Milk in composition and method of separation is very different from all other secrets secreted by the body. It consists of a mixture of essential nutrients, combined in the most digestible form, and is an indispensable food of the cub. Although the ratio of substances in milk composition varies somewhat among different animals, it always contains protein, milk sugar, fat, a small amount of mineral salts, and a lot (about 90%) of water. In contrast to other glands, the milky glands begin to function only in the late stages of pregnancy, and the secretion of milk occurs under the influence of hormones, which are produced, apparently, in the body of the embryo and enter the mother’s blood.

Annual life cycle

Like other animals, the life of mammals varies according to the seasons of the year. This is due to seasonal changes in habitat conditions and the most important stages of the annual life cycle of animals: reproduction, raising offspring, wintering.

Preparation for reproduction is accompanied by the formation of couples, herds, harems. Mating is preceded by tournament battles between males, which are expressed in threat postures alone and attacks towards a competitor, and in others, true fighting.

The appearance of cubs is timed to the most favorable period for the breeding of offspring: mainly by the end of spring - the beginning of summer. By this time, animals move into thickets of bushes, ravines, heaps of stones and other shelters to arrange a hole, a den, prepare a nest. When cubs grow up, families move to the richest places in food: river valleys, meadows. Parents teach cubs to find food, to hunt, and to save themselves from enemies.

The period of preparation for winter in mammals is distinguished by intensive nutrition - they fatten (fat is deposited under the skin). Some also store dry food for the winter. At a certain time, the animals molt: they replace summer wool with winter, thick, and sometimes also dark coat with white. Some mammals are grouped together, which makes it easier for them to live in winter, to obtain food.

Wintering is the final stage of the annual life cycle. With a decrease in feed reserves and the deterioration of the conditions of its production, some mammals hibernate, others spend this time in various shelters eating autumn stocks.

Home >> Livestock >> Breeding and keeping of rabbits

Rabbit body structure

Stati rabbit:
1 - auricle, 2 - root of the ear, 3 - crown, 4 - forehead, 5 - eye, 6 - nose, 7 - nasal openings, 8 - upper lip, 9 - lower lip, 10 - whiskers (hair for touch), 11 - cheek, 12 - nape, 13 - throat, 14 - neck, 15 - dewlap, chest, 16 - back, 17 - loin (sacrum), 18 - thorax, 19 - abdomen, 20 - scapula, 21 - elbow, 22 - front leg, 23 - foot (with fingers and claws), 24 - croup, - thigh, 26 - knee, 27 - hock, 28 - tail

Head. It distinguishes the brain (skull) and facial (muzzle) parts.

This includes the forehead, nose, ears, teeth.

Neck. Here, the neck area and throat area are distinguished.

Torso. Presented by the scruff, back, lower back, thoracic region (chest), underdeeder, croup, right and left iliac region, right and left groin, umbilical region, breast area and prepuce, anal region, tail.

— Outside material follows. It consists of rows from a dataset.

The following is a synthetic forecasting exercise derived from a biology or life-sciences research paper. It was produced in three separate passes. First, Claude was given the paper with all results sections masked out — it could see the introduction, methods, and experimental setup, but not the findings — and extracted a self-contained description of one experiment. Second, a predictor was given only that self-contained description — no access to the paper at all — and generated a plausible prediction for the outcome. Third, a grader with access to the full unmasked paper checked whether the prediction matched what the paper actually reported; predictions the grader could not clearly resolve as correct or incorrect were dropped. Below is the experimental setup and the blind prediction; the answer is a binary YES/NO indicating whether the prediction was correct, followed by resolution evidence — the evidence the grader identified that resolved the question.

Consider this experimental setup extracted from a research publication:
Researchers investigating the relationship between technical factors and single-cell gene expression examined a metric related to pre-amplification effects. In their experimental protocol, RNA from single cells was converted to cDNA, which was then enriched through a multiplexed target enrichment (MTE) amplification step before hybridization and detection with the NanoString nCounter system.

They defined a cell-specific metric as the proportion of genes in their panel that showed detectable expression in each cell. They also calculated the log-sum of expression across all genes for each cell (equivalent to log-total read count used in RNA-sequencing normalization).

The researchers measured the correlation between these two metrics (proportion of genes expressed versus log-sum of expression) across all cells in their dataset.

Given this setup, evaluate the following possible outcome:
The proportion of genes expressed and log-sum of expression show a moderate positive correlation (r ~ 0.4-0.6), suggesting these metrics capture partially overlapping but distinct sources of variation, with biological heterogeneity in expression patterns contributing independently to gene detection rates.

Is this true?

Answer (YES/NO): NO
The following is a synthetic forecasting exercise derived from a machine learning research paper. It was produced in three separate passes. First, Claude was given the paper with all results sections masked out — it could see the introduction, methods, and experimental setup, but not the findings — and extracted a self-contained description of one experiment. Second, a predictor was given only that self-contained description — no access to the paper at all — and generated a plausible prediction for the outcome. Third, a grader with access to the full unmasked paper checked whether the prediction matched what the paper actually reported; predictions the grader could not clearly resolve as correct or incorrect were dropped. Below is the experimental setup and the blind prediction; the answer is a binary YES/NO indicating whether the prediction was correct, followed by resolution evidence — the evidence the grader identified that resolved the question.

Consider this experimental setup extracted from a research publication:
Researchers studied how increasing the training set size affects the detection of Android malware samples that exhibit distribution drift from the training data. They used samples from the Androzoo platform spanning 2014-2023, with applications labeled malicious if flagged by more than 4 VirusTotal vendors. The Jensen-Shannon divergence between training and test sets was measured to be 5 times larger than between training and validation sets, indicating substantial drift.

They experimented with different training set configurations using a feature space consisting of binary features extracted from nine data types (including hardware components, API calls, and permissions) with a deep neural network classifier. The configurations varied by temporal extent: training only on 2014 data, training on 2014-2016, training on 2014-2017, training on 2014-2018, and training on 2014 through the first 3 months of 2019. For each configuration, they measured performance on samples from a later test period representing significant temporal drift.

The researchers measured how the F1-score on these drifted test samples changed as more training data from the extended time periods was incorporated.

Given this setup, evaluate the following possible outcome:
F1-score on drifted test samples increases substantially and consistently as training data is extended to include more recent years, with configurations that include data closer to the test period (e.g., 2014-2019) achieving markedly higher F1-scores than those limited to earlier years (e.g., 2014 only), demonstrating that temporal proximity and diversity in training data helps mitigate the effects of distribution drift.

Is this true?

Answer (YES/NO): NO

Limbs. The thoracic (anterior) limb is represented by the shoulder, elbow, forearm, wrist, and wrist, and the pelvic (posterior) - by the hip, knee, shin, heel, plusus.

Appearance of animals

Signs of quality appearance:

  • the head should be proportionate to the body, the males are more massive and coarse,
  • ears are straight, dense at the base,
  • chest is wide and deep
  • the back is flat, straight and wide,
  • the lumbosacral part is long and wide,
  • croup rounded
  • limbs strong, correctly set in relation to the body.

Body defects include:

  • irregular head shape
  • excessively long neck
  • drooping or widely spaced ears,
  • pendulous belly
  • underdeveloped chest.

Body defects include:

  • weak and poorly developed bones,
  • poorly developed chest
  • humpbacked or sagging back,
  • chopped or drooping croup,
  • shilozadost
  • thin and crooked or improperly set in relation to the trunk limbs.

Rabbits with defects and defects in breeding breeding rejected from the common herd.

In rabbits, the degree of development of the skeleton, the width and depth of the chest, the length and shape of the back, the croup, strength and setting of the limbs are evaluated. So, the rabbit's head is less rounded than the males, it looks narrower, lighter and tender. If males-producers have too large basement, this is a sign of loose constitution and phlegmatic temperament. Narrow-chested individuals are weaker, they are easily exposed to diseases. Brokeback or sagging back - signs of rickets, and long and wide loin indicates a high meat content. A big defect is considered to be poor oblazost paws, since such rabbits are prone to the disease of Pododermatitis, especially with prolonged content on the net floor:

Upper back line: a - normal, b - humpbacked, in - sagging

The exterior determines the direction of the productivity of the animal, its state of health and degree of adaptation to environmental conditions.

In rabbit breeding, there are 4 types of constitution proposed by P. N. Kuleshov:

  • rough type: rabbits have massive strong bones, thick skin, coarse hair, animals are unpretentious, few are prone to diseases,
  • gentle type: rabbits have thin bones, thin skin, short and sparse hair, animals have an increased metabolism, easy excitability, are susceptible to diseases,
  • tight, or strong, type: rabbits have strong, well-developed bones, dense elastic skin, long and thick hair, animals are most productive, have good vitality, perfectly adapt to changing conditions of housing and feeding, resistant to diseases,
  • loose, or crude, type: Rabbits have light bones, thick skin, sparse hair, are well fed and fattened, have a low metabolism and are prone to illness.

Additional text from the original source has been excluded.